A new Gartner report reveals that multimodal generative AI (GenAI) solutions will escalate to 40% by 2027 from only 1% in 2023. Gartner projects multimodal (text, image, audio, and video) GenAI to enhance human-AI interaction and differentiated GenAI-enabled offerings.
“As the GenAI market evolves towards models natively trained on more than one modality, this helps capture relationships between different data streams and has the potential to scale the benefits of GenAI across all data types and applications. It also allows AI to support humans in performing more tasks, regardless of the environment,” Erick Brethenoux, distinguished VP analyst at Gartner, said.
Hype cycle for GenAI
“Navigating the GenAI ecosystem will continue to be overwhelming for enterprises due to a chaotic and fast-moving ecosystem of technologies and vendors,” said Arun Chandrasekaran, distinguished VP analyst at Gartner.

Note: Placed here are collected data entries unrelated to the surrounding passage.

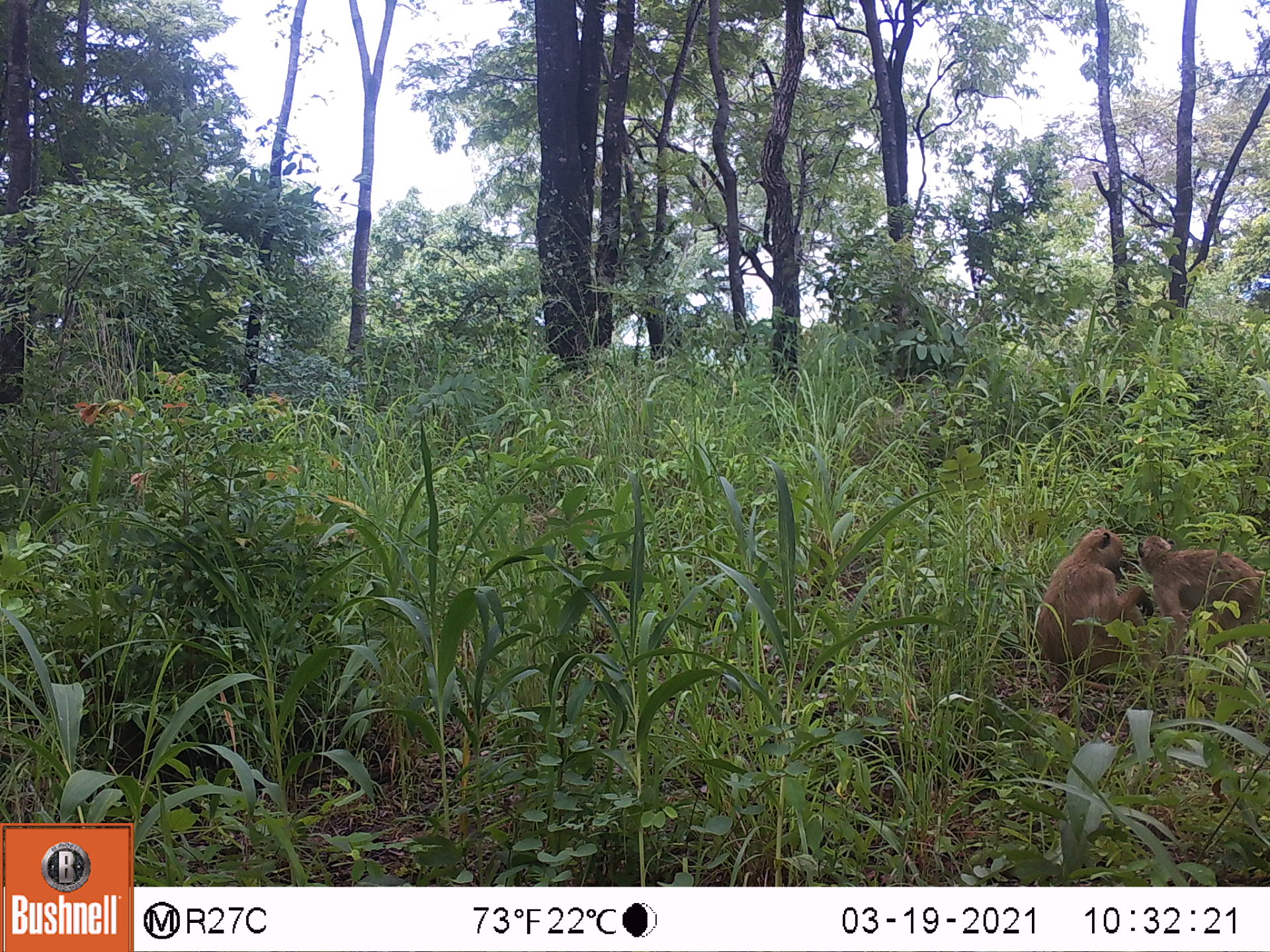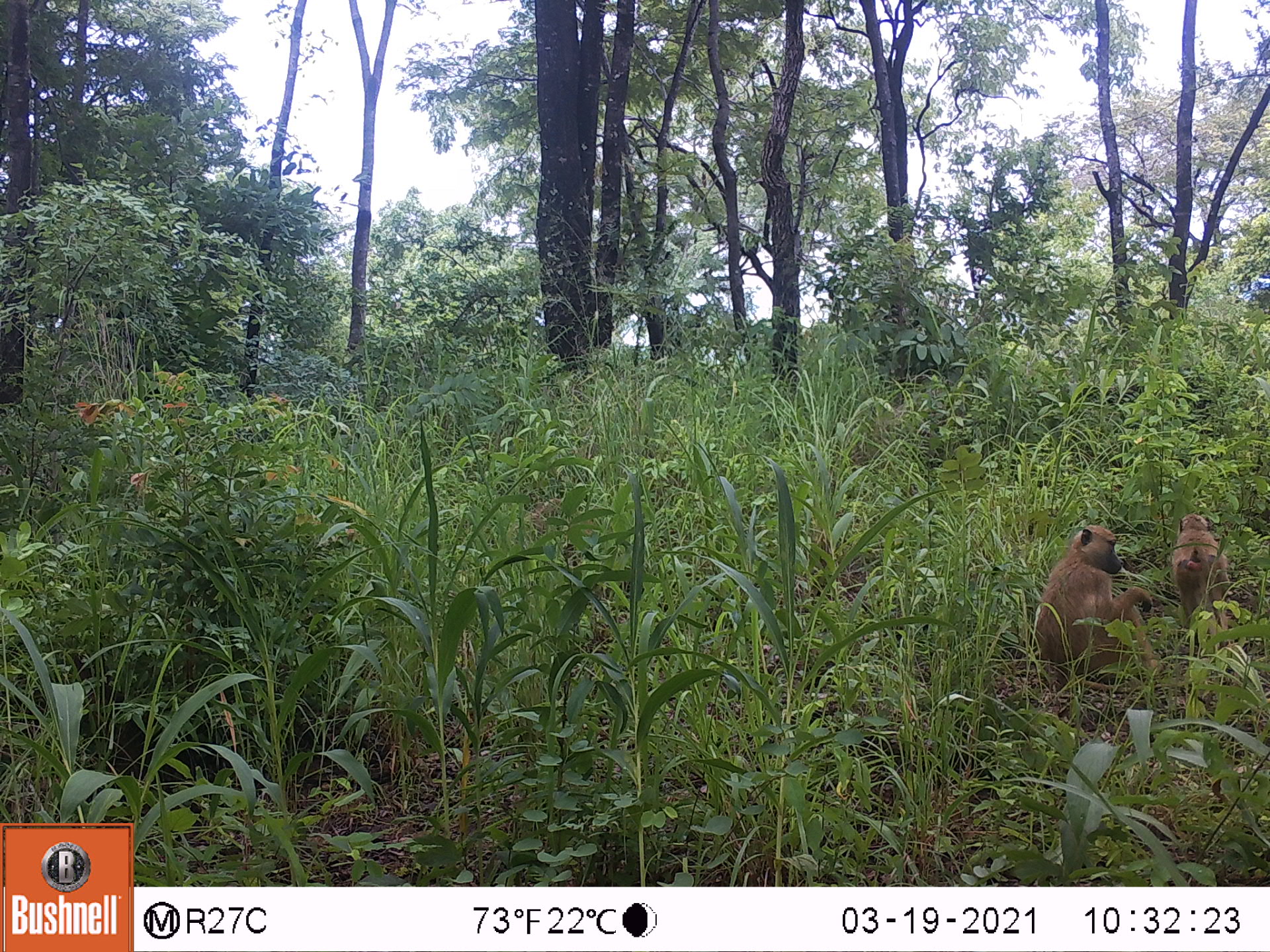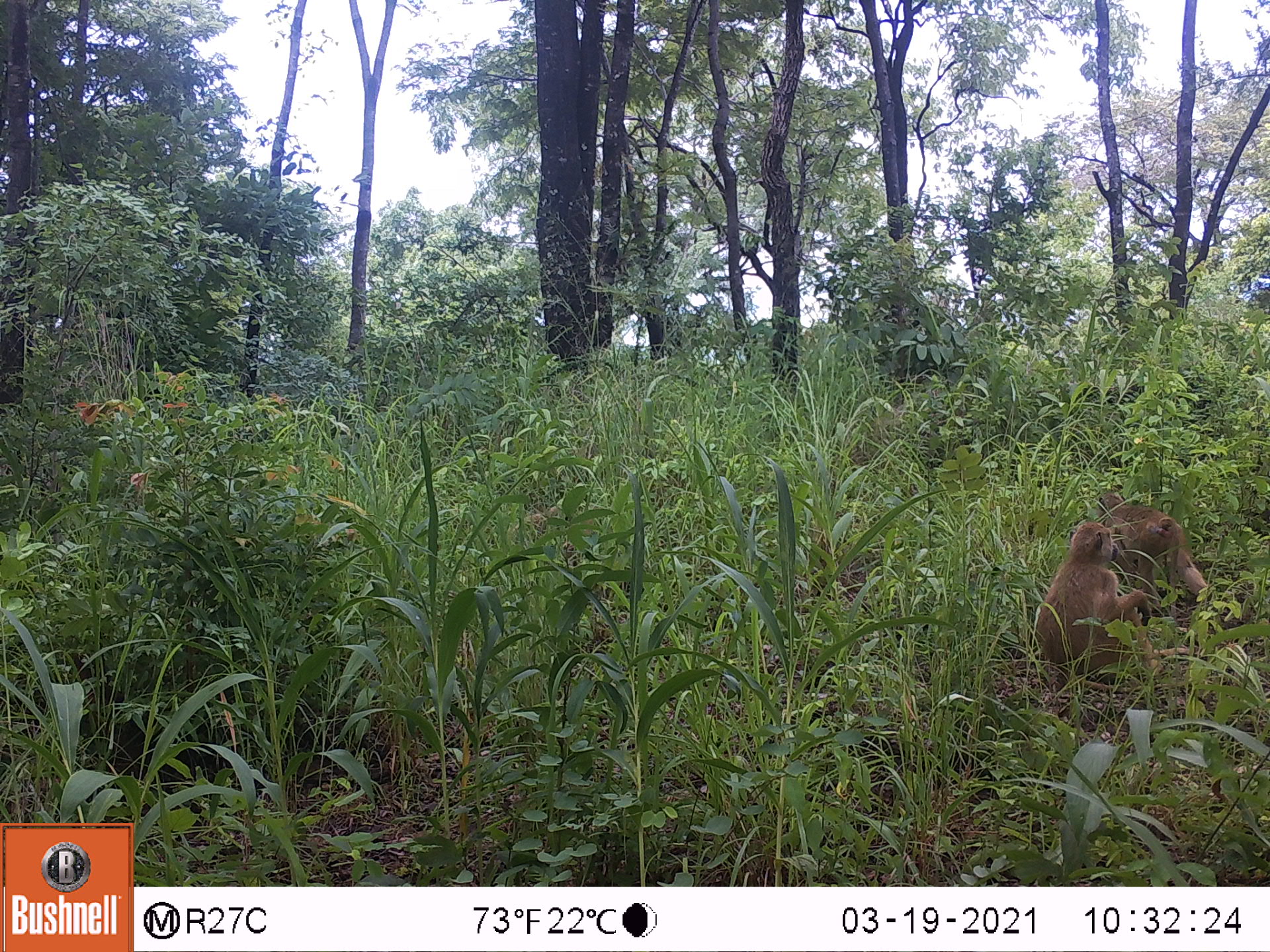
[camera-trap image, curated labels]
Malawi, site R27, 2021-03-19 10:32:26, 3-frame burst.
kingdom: Animalia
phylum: Chordata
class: Mammalia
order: Primates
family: Cercopithecidae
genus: Papio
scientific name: Papio cynocephalus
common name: yellow baboon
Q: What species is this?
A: Yellow baboon (Papio cynocephalus).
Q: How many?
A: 2.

“GenAI is in the Trough of Disillusionment with the beginning of industry consolidation. Real benefits will emerge once the hype subsides, with advances in capabilities likely to come at a rapid pace over the next few years,” he added.
Multimodal GenAI
Multimodal GenAI can enable additional features and functionality impacting any touchpoint between AI and humans. Gartner also projects an increase in the number of multimodal model modalities from the current two or three modalities.
“In the real world, people encounter and comprehend information through a combination of different modalities such as audio, visual, and sensing,” said Brethenoux. “Multimodal GenAI is important because data is typically multimodal. When single modality models are combined or assembled to support multimodal GenAI applications, it often leads to latency and less accurate results, resulting in a lower quality experience.”